A figure stepped from the shards.
"You've come far, Kael," the man said. His voice was kind. Familiar.
Kael's blood ran cold.
"Father?"
But it wasn't.
It was a reflection—a memory of his father, twisted by regret.
"You cannot outrun what you are. Every step you take away from your blood only leads you deeper into it."
Kael gritted his teeth.
"I'm not running."
"Then why haven't you looked behind you?"
He turned.
Iris was gone.
The Cost of Forgetting
Kael ran. Vaerin called after him, but he didn't stop.
He dashed through endless alleys, each corner revealing streets that hadn't existed seconds before. The city shifted, reshaping itself to pull him deeper.
Then he heard it.
A scream.
He turned and found Iris—on her knees, staring blankly into a pool of glass. Her hands trembled. Her lips moved silently.
"She doesn't remember," a voice said beside him.
The figure was tall, cloaked in smoke and bone. A woman, face veiled in silk, eyes glowing with absence.
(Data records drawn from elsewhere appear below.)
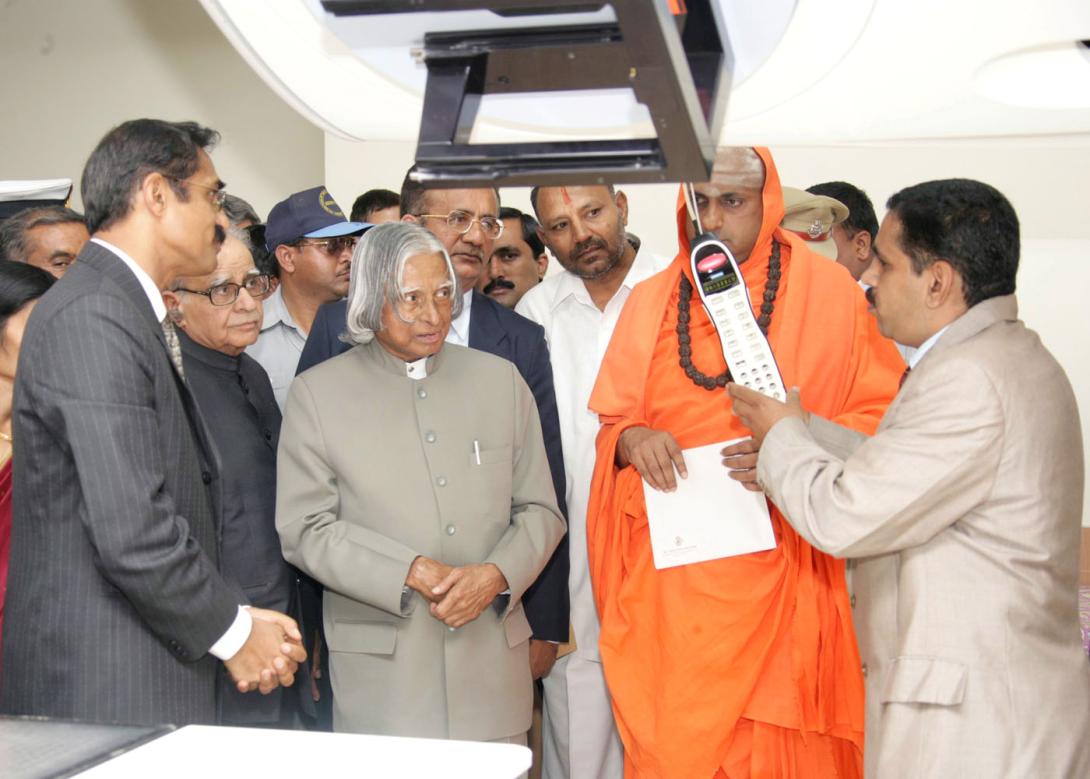 Address At The Inauguration Of Linear Accelerator Centre Of J.s.s. Bharath Charitable Trust Mysore11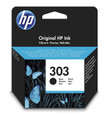 Original HP 303 black printer ink cartridge T6N02AE for HP Envy Photo 6200 series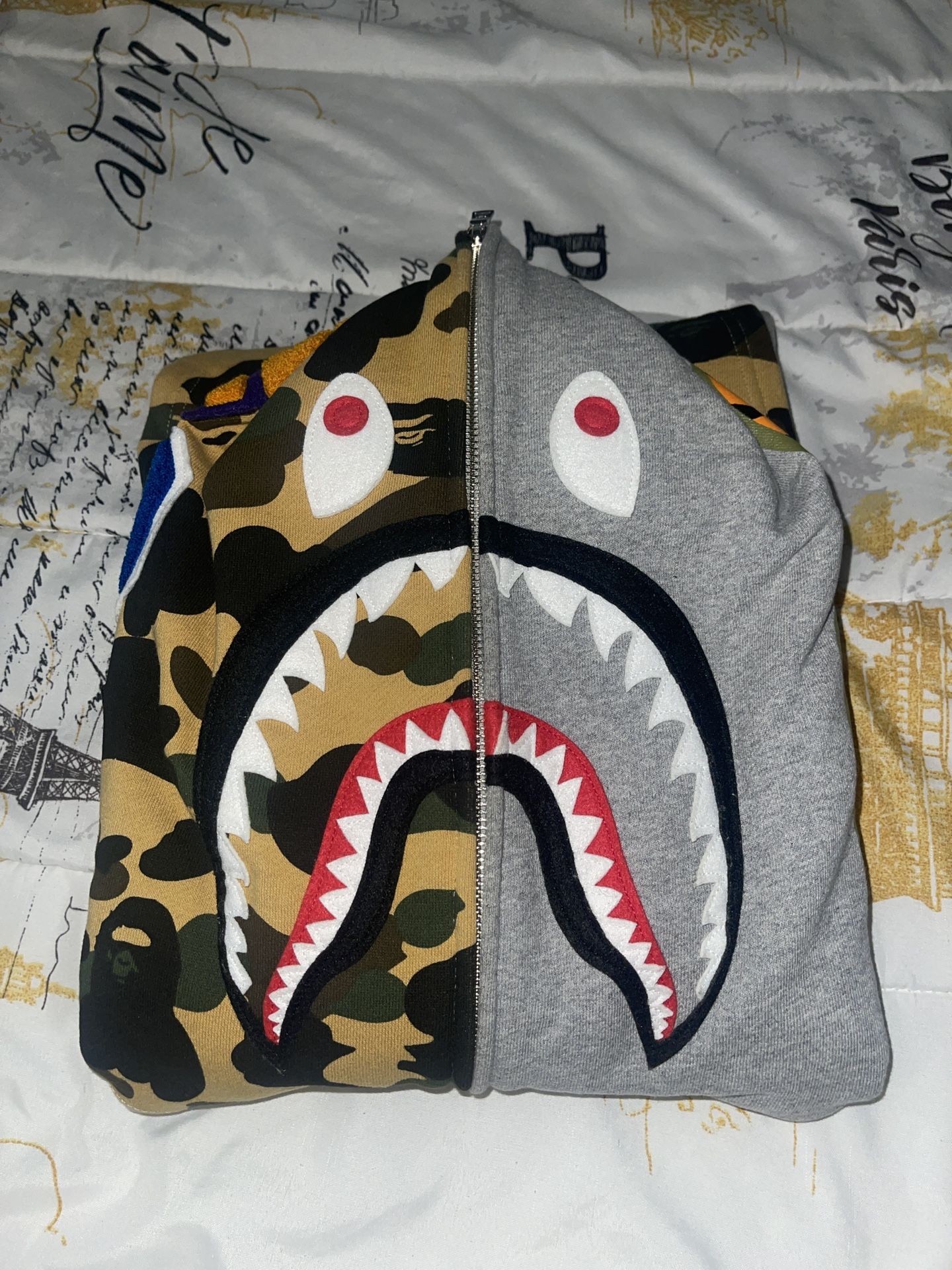 Bape Shark Zip Up Hoodie 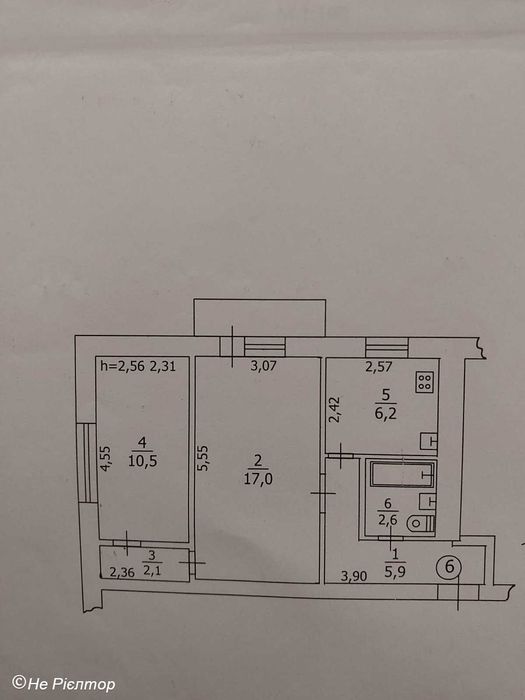 Продам квартиру район Промінь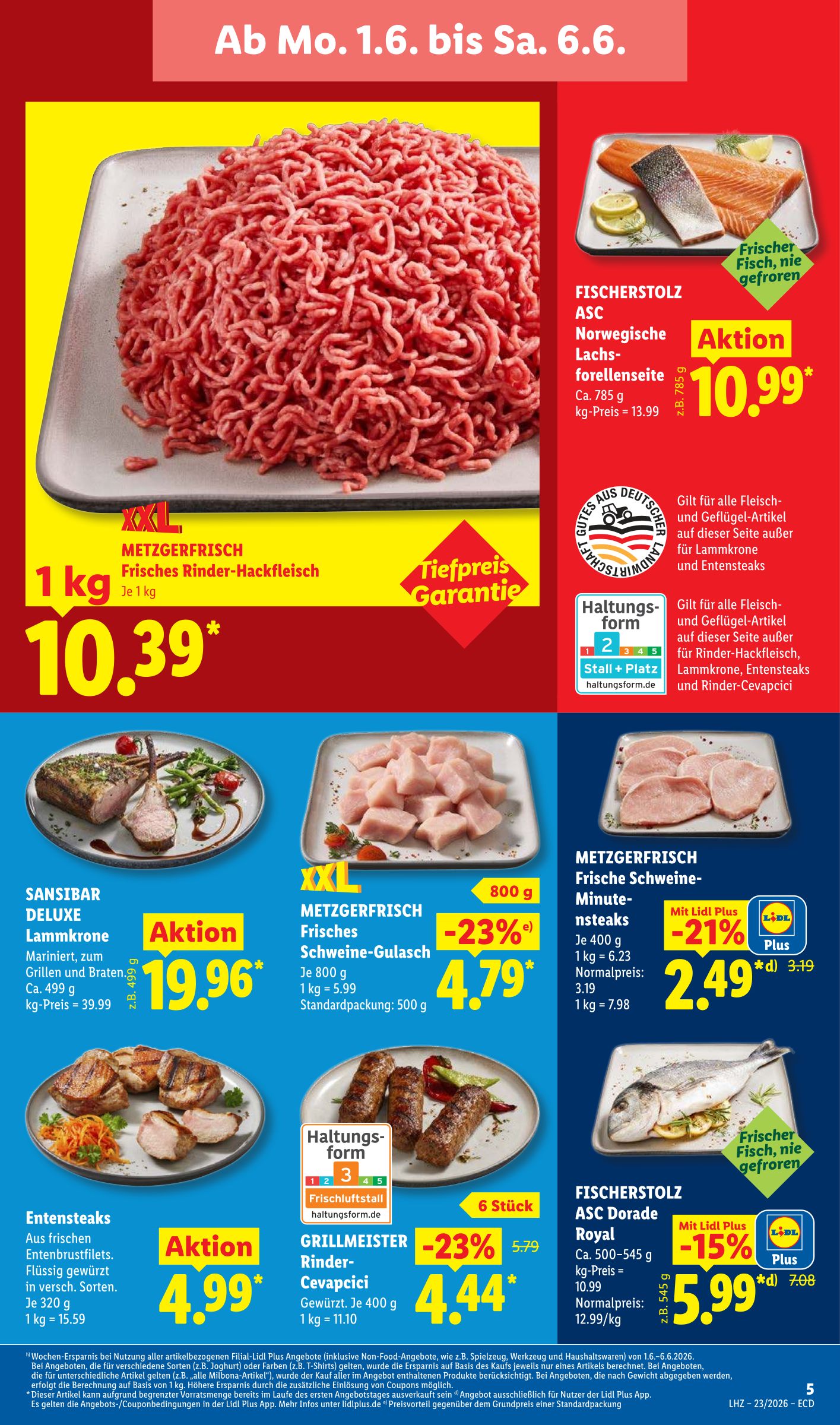 lidl - Lidl Prospekt nächste Woche – von Montag 01.06.2026 bis Samstag 06.06.2026 - page: 15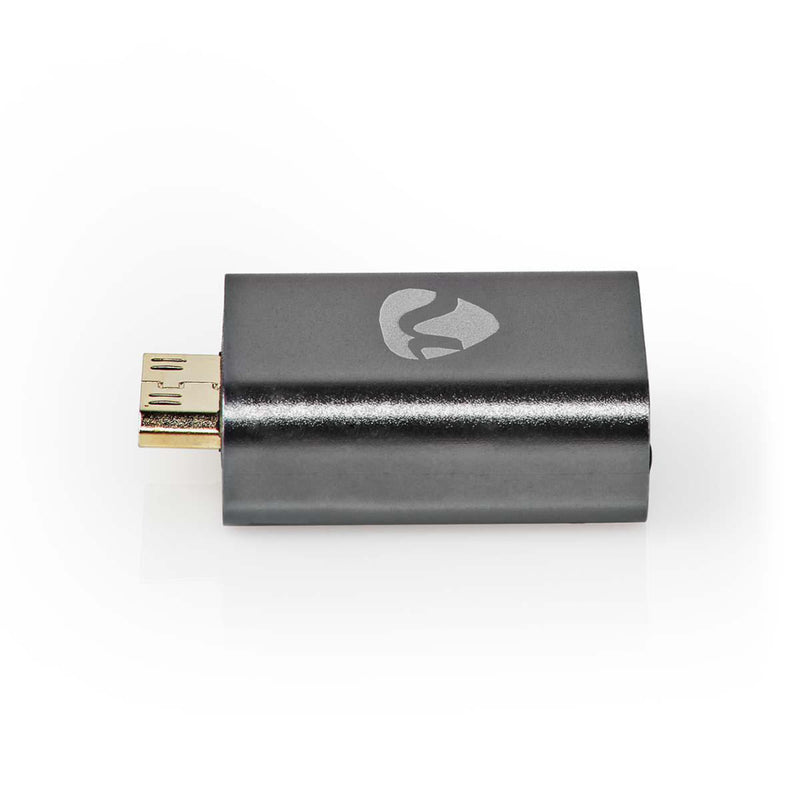 Nedis CVTB34906GY Hdmi&trade;-adapter Hdmi Male / Hdmi&trade; Mini-connector Hdmi Female / Hdmi&tra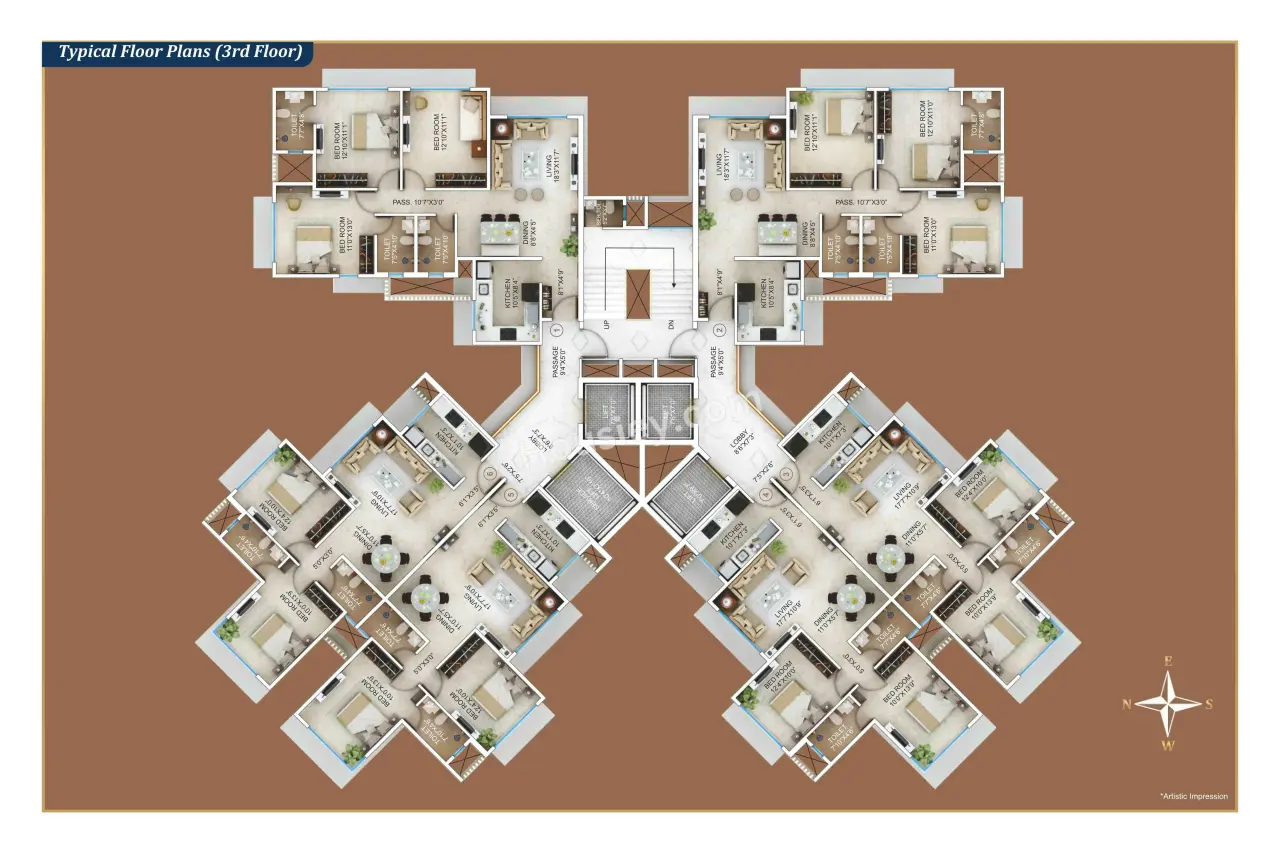 Jasani Scorpio Master Plan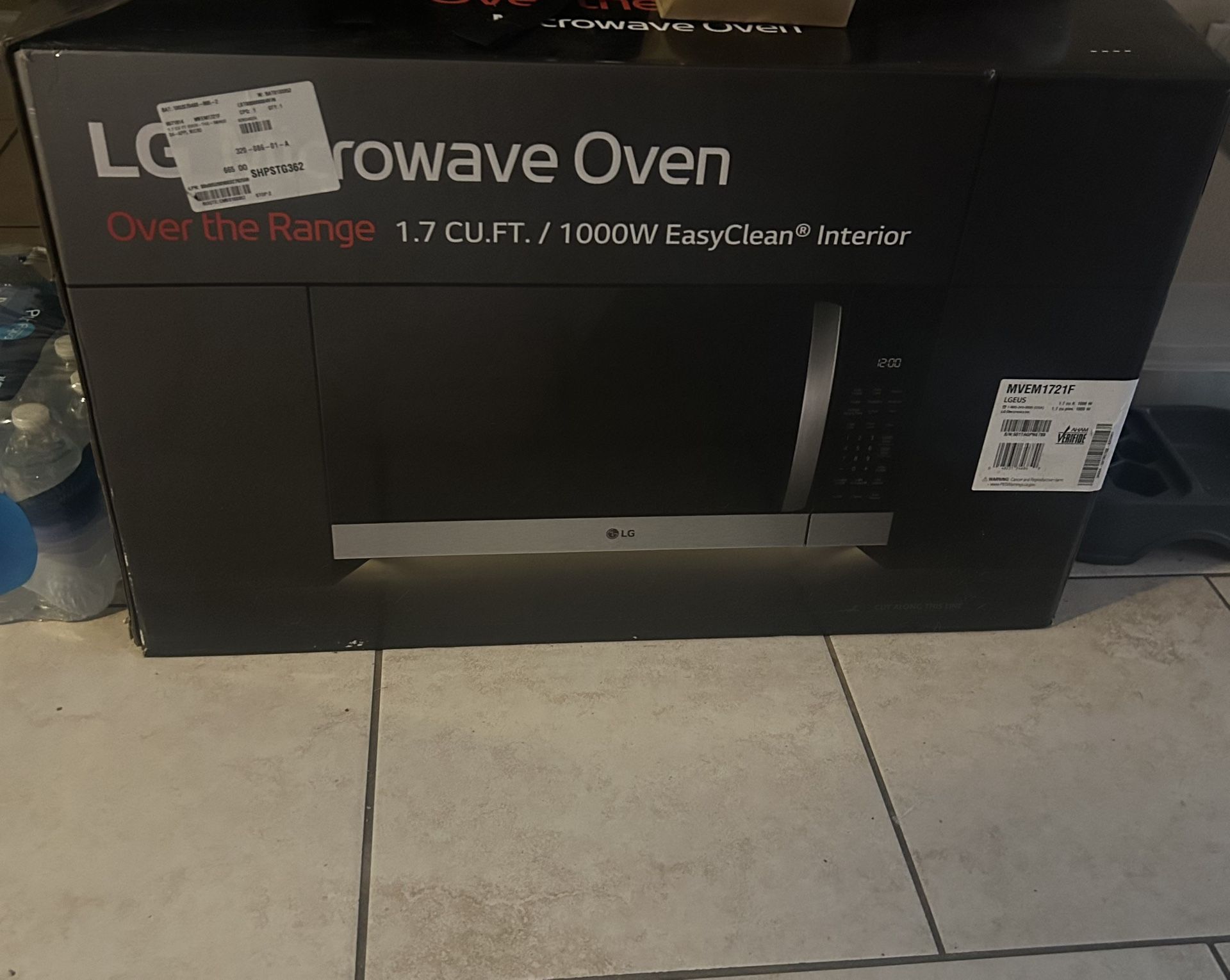 LG Microwave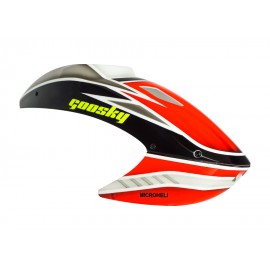 Airbrush Plastic Stock Canopy Red Eye - GOOSKY S2 Airbrush Plastic Stock Canopy Red Eye - GOOSKY S2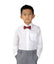 Boys' Printed Christmas Themed Bow Tie, Gingerbread Man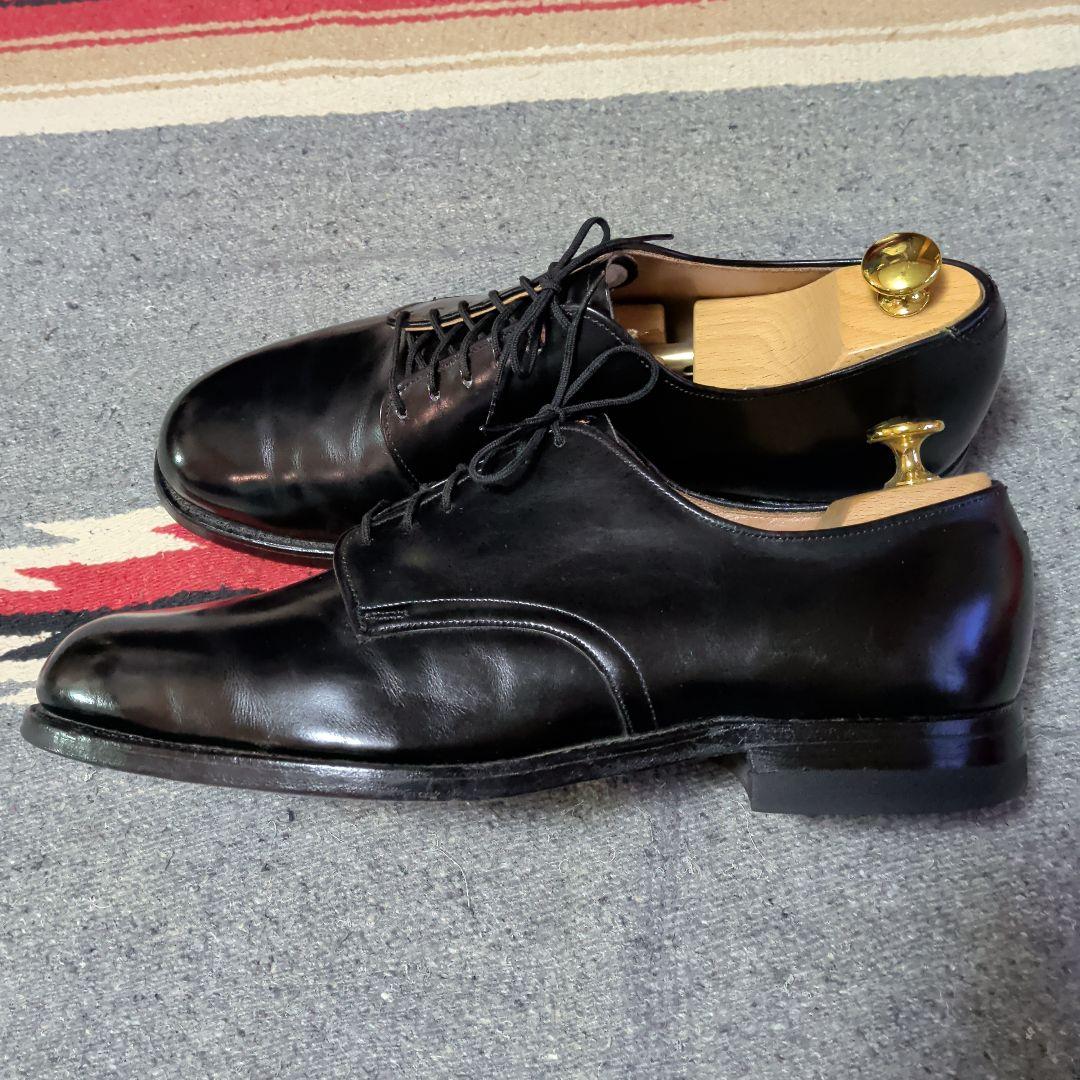 70s会計 US NAVY サービスシューズEndicott Johnson 9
"She's offered her memory to save yours."
Kael drew his blade.
"Give her back."
"Only if you give me what you've hidden. The one memory you sealed away. The one you won't let yourself feel."
Kael froze.
He knew exactly which one.
His mother's final moment.
The Memory He Feared
He saw it then—his mother, burning alive, her arms wrapped around him, whispering a lullaby as the cultists howled in the dark.
"It wasn't your fault," Iris had always said.
But Kael had believed it was.
He'd screamed as a child. That scream had drawn them to their hiding place.
That scream had gotten her killed.
He let the memory come.
Let it burn him.
Tears streamed down his face.
And when it was done—the city trembled.
The mirror reformed.
Iris gasped, blinking.
"Kael?"
He caught her before she fell.
"You remembered," she said.
"So you wouldn't have to."
The Exit That Wasn't
They staggered toward the cathedral's edge, back toward the gates. The path now stood clear. The statues bowed their heads as they passed.
But as they reached the threshold, the voice returned.
"You still carry names not your own."
"You still have truths you haven't spoken."
Kael turned.
The city remained still.
But he knew it was watching.
Judging.
Waiting.
The Next Path
Outside the city, the sky had changed. No longer stars—but eyes.
Watching.
And far in the distance, smoke rose from the mountains of Ithar.
The cult was moving.
The gods were no longer silent.
"We have to go," Kael said.
"Where?" Iris asked.
Kael looked to the burning sky.
"To where the names were made."
"You mean—"
"Yes," he said grimly. "To Ithar. The god grave."